### [PROBLEM TO WORK ON]
Can you give me, as a JSON list of strings with one string per line and blank lines omitted, the lines of data from the line containing "What is the extent" through the end of the data?

### [INPUT RECORDS]
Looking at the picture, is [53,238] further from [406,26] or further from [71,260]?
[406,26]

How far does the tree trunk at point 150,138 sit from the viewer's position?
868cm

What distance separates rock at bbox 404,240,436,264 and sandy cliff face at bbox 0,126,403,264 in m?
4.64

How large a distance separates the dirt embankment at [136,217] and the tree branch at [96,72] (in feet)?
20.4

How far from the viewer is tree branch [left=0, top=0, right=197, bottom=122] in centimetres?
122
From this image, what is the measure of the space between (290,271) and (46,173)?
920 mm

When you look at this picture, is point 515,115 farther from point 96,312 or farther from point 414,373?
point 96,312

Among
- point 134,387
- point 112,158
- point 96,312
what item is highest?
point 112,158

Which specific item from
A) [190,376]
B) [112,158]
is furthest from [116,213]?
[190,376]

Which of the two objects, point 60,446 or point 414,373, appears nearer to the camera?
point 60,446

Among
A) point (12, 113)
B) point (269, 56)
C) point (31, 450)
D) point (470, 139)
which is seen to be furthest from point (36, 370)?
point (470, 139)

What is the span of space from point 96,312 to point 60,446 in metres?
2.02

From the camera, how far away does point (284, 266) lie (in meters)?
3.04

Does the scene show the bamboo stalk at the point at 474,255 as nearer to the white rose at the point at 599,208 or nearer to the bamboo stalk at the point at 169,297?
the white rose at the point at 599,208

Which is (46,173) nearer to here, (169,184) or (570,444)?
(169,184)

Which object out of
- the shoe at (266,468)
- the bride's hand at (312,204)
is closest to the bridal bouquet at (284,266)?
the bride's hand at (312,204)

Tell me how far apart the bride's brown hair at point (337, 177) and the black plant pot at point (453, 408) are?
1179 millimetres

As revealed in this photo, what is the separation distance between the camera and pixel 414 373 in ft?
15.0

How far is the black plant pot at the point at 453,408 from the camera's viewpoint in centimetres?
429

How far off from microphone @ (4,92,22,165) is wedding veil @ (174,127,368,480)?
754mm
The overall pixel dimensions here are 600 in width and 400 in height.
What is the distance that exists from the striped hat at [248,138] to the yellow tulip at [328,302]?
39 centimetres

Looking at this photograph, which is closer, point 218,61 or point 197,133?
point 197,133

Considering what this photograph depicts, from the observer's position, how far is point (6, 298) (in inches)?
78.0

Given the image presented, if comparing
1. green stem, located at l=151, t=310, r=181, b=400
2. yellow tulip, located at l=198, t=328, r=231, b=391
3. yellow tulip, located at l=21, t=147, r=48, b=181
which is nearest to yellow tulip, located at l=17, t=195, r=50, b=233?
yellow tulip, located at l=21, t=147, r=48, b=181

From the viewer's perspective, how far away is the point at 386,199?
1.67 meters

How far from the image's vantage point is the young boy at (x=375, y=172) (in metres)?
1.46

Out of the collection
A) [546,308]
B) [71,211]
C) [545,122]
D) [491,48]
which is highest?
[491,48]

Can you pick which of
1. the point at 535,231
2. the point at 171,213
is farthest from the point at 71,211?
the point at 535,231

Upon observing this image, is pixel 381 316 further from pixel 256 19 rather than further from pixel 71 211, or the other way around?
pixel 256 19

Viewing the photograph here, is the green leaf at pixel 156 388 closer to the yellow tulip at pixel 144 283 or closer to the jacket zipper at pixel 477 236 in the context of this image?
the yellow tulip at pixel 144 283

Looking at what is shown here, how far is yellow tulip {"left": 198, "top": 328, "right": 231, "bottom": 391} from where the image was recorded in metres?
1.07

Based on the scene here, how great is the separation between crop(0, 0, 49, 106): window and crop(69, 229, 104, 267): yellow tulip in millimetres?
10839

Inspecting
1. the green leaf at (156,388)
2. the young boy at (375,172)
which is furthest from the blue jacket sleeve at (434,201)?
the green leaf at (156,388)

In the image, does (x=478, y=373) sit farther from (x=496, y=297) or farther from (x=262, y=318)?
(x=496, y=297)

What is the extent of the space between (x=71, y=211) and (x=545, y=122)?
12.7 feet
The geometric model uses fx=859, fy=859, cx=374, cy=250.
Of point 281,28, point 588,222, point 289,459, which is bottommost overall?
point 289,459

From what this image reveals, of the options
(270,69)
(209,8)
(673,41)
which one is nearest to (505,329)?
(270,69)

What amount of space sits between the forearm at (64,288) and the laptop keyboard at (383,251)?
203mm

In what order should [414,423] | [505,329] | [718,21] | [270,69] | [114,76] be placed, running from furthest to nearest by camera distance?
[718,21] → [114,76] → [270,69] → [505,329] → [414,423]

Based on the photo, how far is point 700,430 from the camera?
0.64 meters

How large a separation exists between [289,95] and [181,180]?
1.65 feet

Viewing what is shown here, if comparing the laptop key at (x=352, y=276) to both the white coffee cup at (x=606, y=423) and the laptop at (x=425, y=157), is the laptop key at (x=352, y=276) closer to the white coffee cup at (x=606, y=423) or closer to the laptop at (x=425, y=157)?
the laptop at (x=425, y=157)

### [SOLUTION TO THE EXERCISE]
[
  "What is the extent of the space between (x=71, y=211) and (x=545, y=122)?",
  "12.7 feet",
  "The geometric model uses fx=859, fy=859, cx=374, cy=250.",
  "Of point 281,28, point 588,222, point 289,459, which is bottommost overall?",
  "point 289,459",
  "From what this image reveals, of the options",
  "(270,69)",
  "(209,8)",
  "(673,41)",
  "which one is nearest to (505,329)?",
  "(270,69)",
  "What amount of space sits between the forearm at (64,288) and the laptop keyboard at (383,251)?",
  "203mm",
  "In what order should [414,423] | [505,329] | [718,21] | [270,69] | [114,76] be placed, running from furthest to nearest by camera distance?",
  "[718,21] → [114,76] → [270,69] → [505,329] → [414,423]",
  "Based on the photo, how far is point 700,430 from the camera?",
  "0.64 meters",
  "How large a separation exists between [289,95] and [181,180]?",
  "1.65 feet",
  "Viewing what is shown here, if comparing the laptop key at (x=352, y=276) to both the white coffee cup at (x=606, y=423) and the laptop at (x=425, y=157), is the laptop key at (x=352, y=276) closer to the white coffee cup at (x=606, y=423) or closer to the laptop at (x=425, y=157)?",
  "the laptop at (x=425, y=157)"
]